> **EXERCISE TASKS**:
1. In the email about Subversion externals, which system is the code being ported from?
2. According to the email about Subversion externals, why does keeping all shared code in one "shared" directory not suit the writer's port?
3. Carry the email about Subversion externals further, starting after its last sentence.

> **DOCUMENT**:

Begin

On Sat, 2009-04-18 at 03:35 -0500, Ryan Schmidt wrote:
> On Apr 16, 2009, at 11:15, Luis A. Montes wrote:
>
> > I'm wondering if there is a better way to handle lost/moved sources of
> > an external than with a pre/post-commit script. Say folders A and B
> > have
> > a svn:external property that point to file C (so is one of the 1.6
> > file
> > externals) and C gets deleted. I want to change copy the last C
> > version
> > into, say, A, delete it's externals property, and change B
> > externals so
> > that it points to A. And I want something simpler but similar if C is
> > moved instead of deleted. I think I know how to do it, but that
> > implies
> > crawling through the repository and finding all the folders and
> > listing
> > their svn:externals with propget and parsing the results and ..., a
> > bit
> > cumbersome. Is there a better way?
>
>
> I wouldn't have expected this to be a situation that would occur
> often enough to warrant creating a script.
>
> Maybe you're using externals more frequently than I, but I would just
> make it a policy that developers shall not move, rename or delete a
> directory that is shared code used by other projects. No, Subversion
> doesn't provide a list of such places, but maybe the item's name or
> its location in the repository would give a clue. For example, if all
> your shared code is in a directory called "shared" then developers
> should know not to move/rename/delete those items as they're probably
> in use elsewhere.
Unfortunately, I'm working with a port from Source Safe to subversion,
and the way the code was done there it had plenty of shared files in
multiple directories. The catch is that I have some files with the same
names shared among two different sets of folders. So I would have to
create a different shared folder for each set of shared files. I did
look into this, but it got really ugly really soon. Or I could prepend
the folder name, but then if I delete that folder ... it gets messy.

End

> **Extracted records**:

Begin

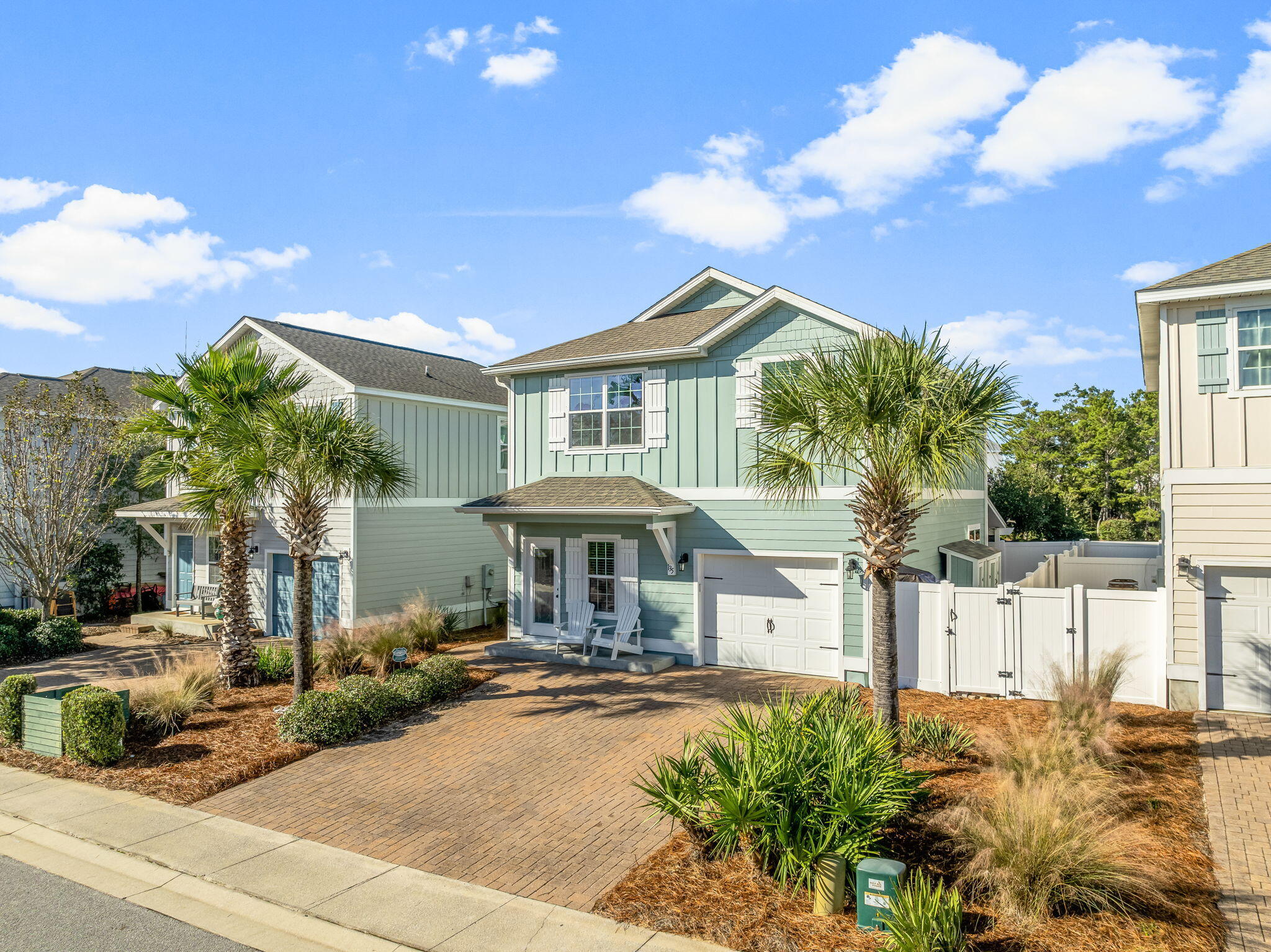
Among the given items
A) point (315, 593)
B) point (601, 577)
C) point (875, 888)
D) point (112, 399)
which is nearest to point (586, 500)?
point (601, 577)

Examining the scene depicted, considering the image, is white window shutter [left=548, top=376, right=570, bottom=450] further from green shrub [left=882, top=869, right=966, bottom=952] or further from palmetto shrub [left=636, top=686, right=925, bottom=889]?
green shrub [left=882, top=869, right=966, bottom=952]

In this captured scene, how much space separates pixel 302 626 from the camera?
12.0 m

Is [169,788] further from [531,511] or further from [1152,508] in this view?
[1152,508]

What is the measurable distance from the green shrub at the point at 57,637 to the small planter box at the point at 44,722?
8488mm

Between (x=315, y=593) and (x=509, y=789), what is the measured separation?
38.1ft

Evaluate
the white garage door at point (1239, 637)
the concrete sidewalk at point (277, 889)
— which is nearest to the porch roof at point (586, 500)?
the concrete sidewalk at point (277, 889)

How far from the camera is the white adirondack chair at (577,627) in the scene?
1504 centimetres

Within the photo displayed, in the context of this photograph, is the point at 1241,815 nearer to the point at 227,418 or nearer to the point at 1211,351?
the point at 1211,351

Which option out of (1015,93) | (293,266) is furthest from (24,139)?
(1015,93)

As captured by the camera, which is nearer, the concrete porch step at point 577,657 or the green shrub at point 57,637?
the concrete porch step at point 577,657

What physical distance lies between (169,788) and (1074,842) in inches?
377

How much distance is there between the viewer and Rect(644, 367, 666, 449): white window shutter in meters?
15.3

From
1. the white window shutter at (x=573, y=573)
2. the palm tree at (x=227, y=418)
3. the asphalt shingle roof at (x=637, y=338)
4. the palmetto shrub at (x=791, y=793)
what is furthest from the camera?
the white window shutter at (x=573, y=573)

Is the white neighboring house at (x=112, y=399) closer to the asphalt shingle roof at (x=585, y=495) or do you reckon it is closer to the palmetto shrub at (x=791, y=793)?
the asphalt shingle roof at (x=585, y=495)
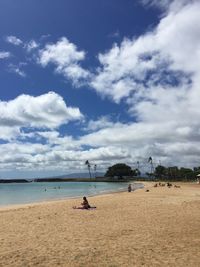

End

> **ANSWERS FOR THE TASKS**:
1. The code is being ported from Source Safe.

2. Some files with the same names are shared among two different sets of folders. A separate shared folder would therefore be needed for each set of shared files, and the writer found that this got really ugly really soon.

3.
>
> You could create your own database of externals. Yes, you'd have to
> crawl the entire repository, examining all directories for their
> svn:externals property, to build the initial database, but then you
> could use a post-commit hook to keep it up to date as the repository
> changes revision by revision, which shouldn't be too bad. Then you
> can make that database available to developers so they can know
> what's where, and/or you can implement a hook script. I wouldn't try
> to automate making a copy of the code, as you suggested; I'd instead
> fail the commit if the developer tries to move/rename/delete
> something that's in use elsewhere.
I do like the idea of the database, maybe something like SQLite should
work. The thing is that since I don't have a single shared folder I
think I'll have to automate the copy. Somebody working on a given
project has no way of knowing that a particular file is a source of a
share because that information is stored in other project's external
properties. Having them check the database every time they need to
delete a file seems cumbersome.
Maybe I'll implement the hook script that forbids the move as you
suggested, and wait to see how many people complain. If I see enough
hits, then I'll put the automated copy hook.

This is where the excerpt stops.